» Sayfa alıntısı:

________

HÜSREV’İN TERCÜME VAZİFESİ
 
(*): Pek şiddetli hastalığım müsaade etmiyor. Hüsrev'in tercüme vazifesine yalnız bir me'haz ve yardımdır. (Şualar - 646)
 
HÜSREV’İN KALEMİ RUHANİ VE MELEKLERİ SEVİNDİRİYOR
 
Mâşâallah, bârekâllah Keramat-ı Aleviye'nin Risalet-in Nur'a imzasını bu zamanda tam tasdik ettiren keramat-ı kalem-i Alevî (Ali) ve Kur'an'a çok kıymetdar hizmeti ve Mu'cizat-ı Ahmediye'nin (A.S.M.) hârika bir kerametini gözlere gösteren ve Kur'anın altun bir anahtarı olan kalem-i Hüsrevî; değil yalnız bizleri, belki ruhanîleri ve melekleri de sevindiriyorlar. (Kastamonu Lahikası - 6)
  
HÜSREV’İN UMUM KARDEŞLER NAMINA BAYRAM TEBRİĞİ
 
Hüsrev kardeş! Senin, umum kardeşlerin namına bayram tebriki hesabına başta Kur'anın baştaki çok şirin ve güzel cüz'leri olarak Mektubat'ın kısm-ı a'zamını hediye etmekliğiniz, bin tebrik hükmünde oldu. Bin bârekâllah. (Kastamonu Lahikası - 20)
  
HÜSREV’İN RİSALE-İ NUR’A ÇOK EHEMMİYETLİ HİZMETLERİ 
 
Hüsrev'in çok şirin ve fevkalâde yazdığı Hastalar Lem'ası ile Esma-i Sitte Lem'ası, benim nazarımda elmasla yaldızlı yazılan ve onlar kadar uzun iki mektub-u sadakatmedar hükmünde bana göründü; Risale-i Nur'a çok ehemmiyetli hizmetlerini göz yaşıyla hatırlattı ve Firdevsî hediyenizdeki risalelerin harfleri adedince, Cenab-ı Erhamürrâhimîn sizlere rahmet, bereket, saadet ihsan eylesin. Âmîn. (Kastamonu Lahikası - 33)

________

» Kaynak malzeme:
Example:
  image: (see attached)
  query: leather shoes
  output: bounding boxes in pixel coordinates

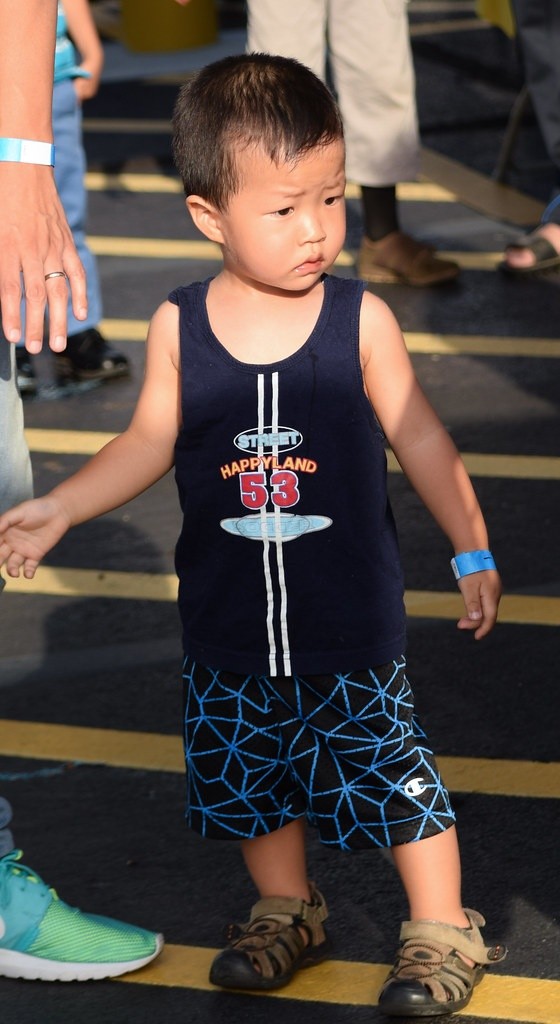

________

» Görev tanımı:
**A)** Hüsrev hakkındaki metnin "HÜSREV’İN RİSALE-İ NUR’A" ifadesini içeren sözcüklerle açılıp "Lahikası - 33)" ile kapanan kısmını, "Hastalar Lem'ası" yerine "Hastalar Risalesi" koyarak yeniden yazın.
**B)** Hüsrev hakkındaki metinde parçaların sonunda parantez içinde verilen bütün kaynak gösterimlerini sıralayın.
**C)** Hüsrev hakkındaki metni kaldığı yerden devam ettirin.
Liste bu çalışmada hiçbir rol oynamıyor.

» Görev cevapları:
**A)**
HÜSREV’İN RİSALE-İ NUR’A ÇOK EHEMMİYETLİ HİZMETLERİ 
 
Hüsrev'in çok şirin ve fevkalâde yazdığı Hastalar Risalesi ile Esma-i Sitte Lem'ası, benim nazarımda elmasla yaldızlı yazılan ve onlar kadar uzun iki mektub-u sadakatmedar hükmünde bana göründü; Risale-i Nur'a çok ehemmiyetli hizmetlerini göz yaşıyla hatırlattı ve Firdevsî hediyenizdeki risalelerin harfleri adedince, Cenab-ı Erhamürrâhimîn sizlere rahmet, bereket, saadet ihsan eylesin. Âmîn. (Kastamonu Lahikası - 33)

**B)**
Şualar - 646
Kastamonu Lahikası - 6
Kastamonu Lahikası - 20
Kastamonu Lahikası - 33

**C)**
HÜSREV EBEDİ BİR GÜL FABRİKASINA KÂTİB TAYİN EDİLDİ
 
Hüsrev kardeş! Kasem ederim benim elimden gelseydi, yalnız bu defa altun yaldızla yazdığın Mu'cizat-ı Ahmediyeye mukabil  sahifesine, yalnız maddî bir ücret olarak birer altun hediye edecektim. Hakikaten ebedî bir gül fabrikasına kâtib tayin edildiğinize kanaatım kat'iyyet kesbetti. Rabb-ı Rahîm'e hadsiz hamd ü sena olsun. (Kastamonu Lahikası - 37)
  
HÜSREV’İN KERAMETLİ, DİKKATLİ, İSABETLİ, KESKİN NAZARI
 
O, Risalet-ün Nur hakkında kerametli ve dikkatli ve isabetli ve keskin Hüsrev'in nazarı doğrudur. Bâki bir eserde muvakkat ve cüz'î ve hususî kelimeler tayy edilse daha iyidir. (Kastamonu Lahikası - 57)
 
ÜSTAD HÜSREV TARZINDA YAZDIRIRDI
 
Evet Üstadım bana Mu'cizat-ı Ahmediye'yi, kardeşim Hüsrev tarzında yazdırıyordu. (Kastamonu Lahikası - 62)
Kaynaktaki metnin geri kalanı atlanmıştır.